*** Provided data ***
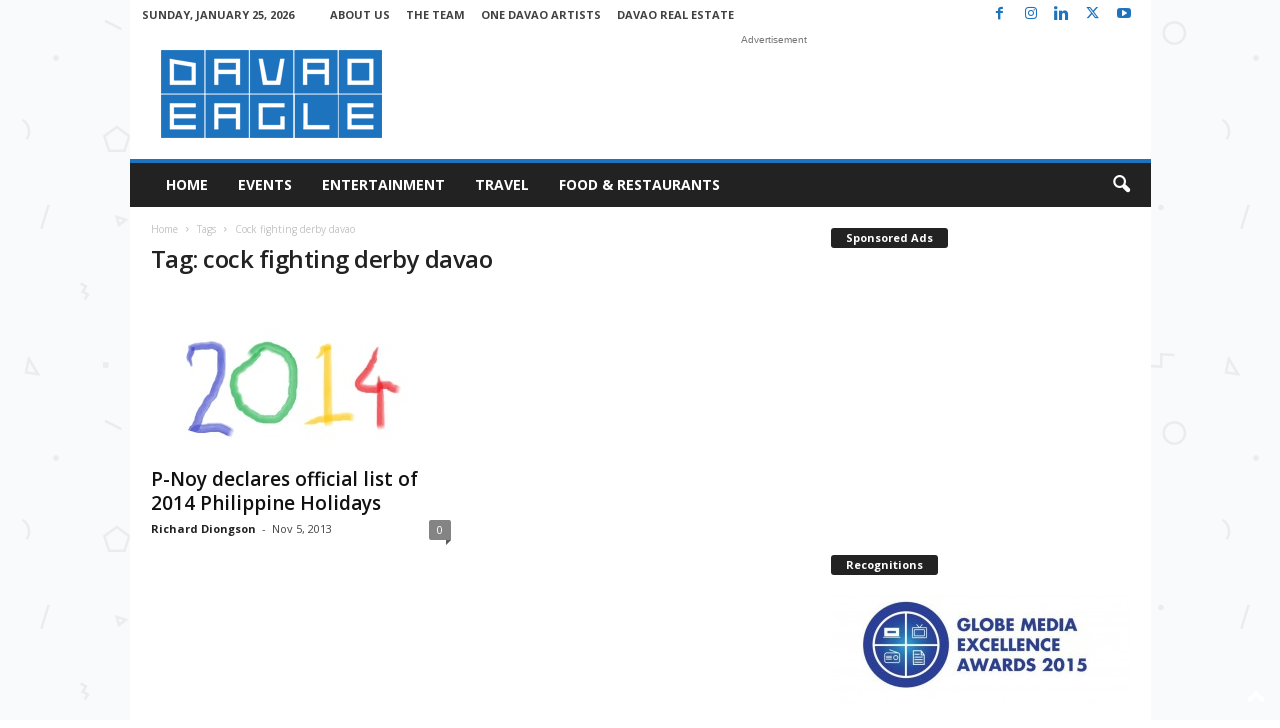

--- FILE ---
content_type: text/html; charset=utf-8
request_url: https://www.google.com/recaptcha/api2/aframe
body_size: 265
content:
<!DOCTYPE HTML><html><head><meta http-equiv="content-type" content="text/html; charset=UTF-8"></head><body><script nonce="sUt0uA9HUG11eWcO1OnNgw">/** Anti-fraud and anti-abuse applications only. See google.com/recaptcha */ try{var clients={'sodar':'https://pagead2.googlesyndication.com/pagead/sodar?'};window.addEventListener("message",function(a){try{if(a.source===window.parent){var b=JSON.parse(a.data);var c=clients[b['id']];if(c){var d=document.createElement('img');d.src=c+b['params']+'&rc='+(localStorage.getItem("rc::a")?sessionStorage.getItem("rc::b"):"");window.document.body.appendChild(d);sessionStorage.setItem("rc::e",parseInt(sessionStorage.getItem("rc::e")||0)+1);localStorage.setItem("rc::h",'1769360236923');}}}catch(b){}});window.parent.postMessage("_grecaptcha_ready", "*");}catch(b){}</script></body></html>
*** End of Provided data ***
Nothing but a number should be given: how many lines in the records hold the word "recaptcha".

2